NOP58 induction potentiates chemoresistance of colorectal cancer cells through aerobic glycolysis as evidenced by proteomics analysis.

The majority of individuals diagnosed with advanced colorectal cancer (CRC) will ultimately acquire resistance to 5-FU treatment. An increasing amount of evidence indicates that aerobic glycolysis performs a significant function in the progression and resistance of CRC. Nevertheless, the fundamental mechanisms remain to be fully understood.
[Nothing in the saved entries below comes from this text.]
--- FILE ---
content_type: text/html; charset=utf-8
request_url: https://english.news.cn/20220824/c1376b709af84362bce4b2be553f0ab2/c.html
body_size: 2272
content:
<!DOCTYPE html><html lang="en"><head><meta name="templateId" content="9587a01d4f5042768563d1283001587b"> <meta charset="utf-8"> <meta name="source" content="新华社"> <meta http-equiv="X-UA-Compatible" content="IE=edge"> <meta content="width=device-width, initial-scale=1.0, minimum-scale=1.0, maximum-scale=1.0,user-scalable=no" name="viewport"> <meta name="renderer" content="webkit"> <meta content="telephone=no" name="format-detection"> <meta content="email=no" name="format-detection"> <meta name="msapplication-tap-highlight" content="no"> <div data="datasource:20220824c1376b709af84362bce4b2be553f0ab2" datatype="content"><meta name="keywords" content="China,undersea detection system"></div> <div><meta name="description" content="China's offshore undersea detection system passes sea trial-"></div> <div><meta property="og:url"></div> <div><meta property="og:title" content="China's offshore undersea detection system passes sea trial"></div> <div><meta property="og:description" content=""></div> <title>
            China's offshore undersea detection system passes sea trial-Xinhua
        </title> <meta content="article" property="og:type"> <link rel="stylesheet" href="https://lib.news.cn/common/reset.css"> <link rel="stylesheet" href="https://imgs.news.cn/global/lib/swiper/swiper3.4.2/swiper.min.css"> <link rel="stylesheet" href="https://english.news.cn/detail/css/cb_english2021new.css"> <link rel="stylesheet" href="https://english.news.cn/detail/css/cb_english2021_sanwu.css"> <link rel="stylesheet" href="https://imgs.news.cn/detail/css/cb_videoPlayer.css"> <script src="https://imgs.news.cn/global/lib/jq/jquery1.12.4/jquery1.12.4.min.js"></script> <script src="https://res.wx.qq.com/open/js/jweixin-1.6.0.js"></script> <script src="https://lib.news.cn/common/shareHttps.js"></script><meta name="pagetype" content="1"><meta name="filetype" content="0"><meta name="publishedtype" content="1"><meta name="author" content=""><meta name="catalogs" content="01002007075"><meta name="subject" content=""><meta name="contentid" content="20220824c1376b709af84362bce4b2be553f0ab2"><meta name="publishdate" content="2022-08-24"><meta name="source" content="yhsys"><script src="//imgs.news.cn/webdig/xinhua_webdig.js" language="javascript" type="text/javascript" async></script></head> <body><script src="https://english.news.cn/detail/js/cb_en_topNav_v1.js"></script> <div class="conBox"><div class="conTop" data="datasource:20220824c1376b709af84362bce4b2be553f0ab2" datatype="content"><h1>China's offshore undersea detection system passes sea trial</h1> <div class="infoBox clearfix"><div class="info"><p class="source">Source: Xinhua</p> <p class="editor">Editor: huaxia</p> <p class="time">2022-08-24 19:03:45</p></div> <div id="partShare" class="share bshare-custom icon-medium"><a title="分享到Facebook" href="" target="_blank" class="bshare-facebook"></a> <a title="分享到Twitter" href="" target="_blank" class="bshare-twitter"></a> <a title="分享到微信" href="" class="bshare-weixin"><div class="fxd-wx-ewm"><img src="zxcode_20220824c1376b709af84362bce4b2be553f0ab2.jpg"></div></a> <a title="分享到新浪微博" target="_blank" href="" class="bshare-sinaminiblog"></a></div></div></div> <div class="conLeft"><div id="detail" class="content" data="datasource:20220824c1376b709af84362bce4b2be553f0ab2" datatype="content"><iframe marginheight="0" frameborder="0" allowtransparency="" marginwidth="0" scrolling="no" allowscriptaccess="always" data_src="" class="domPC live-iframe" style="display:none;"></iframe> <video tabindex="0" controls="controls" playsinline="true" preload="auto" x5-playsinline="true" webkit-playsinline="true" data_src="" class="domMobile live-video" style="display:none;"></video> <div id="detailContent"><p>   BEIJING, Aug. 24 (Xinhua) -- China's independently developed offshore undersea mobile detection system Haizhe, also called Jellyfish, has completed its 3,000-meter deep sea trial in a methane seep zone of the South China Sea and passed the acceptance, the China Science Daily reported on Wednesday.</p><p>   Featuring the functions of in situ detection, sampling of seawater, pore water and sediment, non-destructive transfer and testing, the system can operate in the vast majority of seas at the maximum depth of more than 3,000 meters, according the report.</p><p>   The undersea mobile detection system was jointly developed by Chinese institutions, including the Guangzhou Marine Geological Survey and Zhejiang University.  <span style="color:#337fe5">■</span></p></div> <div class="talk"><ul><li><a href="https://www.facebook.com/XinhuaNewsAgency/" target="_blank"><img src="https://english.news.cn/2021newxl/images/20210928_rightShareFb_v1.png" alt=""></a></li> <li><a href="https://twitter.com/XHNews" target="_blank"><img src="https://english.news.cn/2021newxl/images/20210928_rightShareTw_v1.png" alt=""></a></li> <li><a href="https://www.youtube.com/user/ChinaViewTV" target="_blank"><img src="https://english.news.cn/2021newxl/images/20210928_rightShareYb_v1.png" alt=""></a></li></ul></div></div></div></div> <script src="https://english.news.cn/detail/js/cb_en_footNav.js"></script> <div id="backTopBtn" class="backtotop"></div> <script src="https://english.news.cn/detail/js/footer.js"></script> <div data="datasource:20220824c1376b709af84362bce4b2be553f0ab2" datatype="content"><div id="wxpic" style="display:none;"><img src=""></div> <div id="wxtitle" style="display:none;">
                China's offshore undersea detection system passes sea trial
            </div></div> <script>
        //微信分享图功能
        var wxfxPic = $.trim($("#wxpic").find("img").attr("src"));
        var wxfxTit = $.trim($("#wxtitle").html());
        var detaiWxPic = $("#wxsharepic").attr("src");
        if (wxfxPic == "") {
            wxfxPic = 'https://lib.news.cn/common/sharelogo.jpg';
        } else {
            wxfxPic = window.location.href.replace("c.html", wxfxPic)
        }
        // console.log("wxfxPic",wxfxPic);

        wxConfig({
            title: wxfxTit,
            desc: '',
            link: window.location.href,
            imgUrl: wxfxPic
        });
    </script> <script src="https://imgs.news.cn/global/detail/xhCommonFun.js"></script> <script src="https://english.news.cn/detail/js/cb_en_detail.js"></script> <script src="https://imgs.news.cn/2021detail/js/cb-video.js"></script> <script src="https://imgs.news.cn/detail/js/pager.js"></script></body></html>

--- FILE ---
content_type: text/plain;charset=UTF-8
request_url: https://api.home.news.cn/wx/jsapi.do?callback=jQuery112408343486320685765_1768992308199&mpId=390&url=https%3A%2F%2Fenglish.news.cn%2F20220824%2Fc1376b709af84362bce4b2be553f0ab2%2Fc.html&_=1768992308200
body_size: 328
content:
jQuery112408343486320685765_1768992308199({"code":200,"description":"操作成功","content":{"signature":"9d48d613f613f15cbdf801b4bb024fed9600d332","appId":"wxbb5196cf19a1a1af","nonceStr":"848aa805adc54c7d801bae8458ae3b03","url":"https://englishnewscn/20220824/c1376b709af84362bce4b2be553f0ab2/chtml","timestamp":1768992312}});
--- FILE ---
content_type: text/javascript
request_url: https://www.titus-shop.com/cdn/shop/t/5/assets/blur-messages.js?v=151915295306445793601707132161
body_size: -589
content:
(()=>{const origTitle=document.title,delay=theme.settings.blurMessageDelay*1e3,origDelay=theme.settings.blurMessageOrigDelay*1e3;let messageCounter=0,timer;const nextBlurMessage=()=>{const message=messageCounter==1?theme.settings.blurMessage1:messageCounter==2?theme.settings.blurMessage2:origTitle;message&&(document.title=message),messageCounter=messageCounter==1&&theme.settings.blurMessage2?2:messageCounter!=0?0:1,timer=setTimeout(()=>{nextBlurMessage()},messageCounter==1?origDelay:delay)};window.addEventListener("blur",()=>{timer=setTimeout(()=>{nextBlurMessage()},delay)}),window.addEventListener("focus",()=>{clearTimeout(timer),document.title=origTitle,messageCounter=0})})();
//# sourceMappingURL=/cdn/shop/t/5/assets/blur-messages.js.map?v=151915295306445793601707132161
Proteomic analysis of 5-FU resistant CRC cells was implemented to identify and determine potential difference expression protein. These proteins may exhibit resistance mechanisms that are potentially linked to the process of aerobic glycolysis. Herein, we found that nucleolar protein 58 (NOP58) has been overexpressed within two 5-FU resistant CRC cells, 116-5FuR and Lovo-5FuR. Meanwhile, the glycolysis rate of drug-resistant cancer cells has increased. NOP58 knockdown decreased glycolysis and enhanced the sensitivity of 116-5FuR and Lovo-5FuR cells to 5FU. The proteomic analysis of chemoresistance identifies a new target involved in the cellular adaption to 5-FU and therefore highlights a possible new therapeutic strategy to overcome this resistance.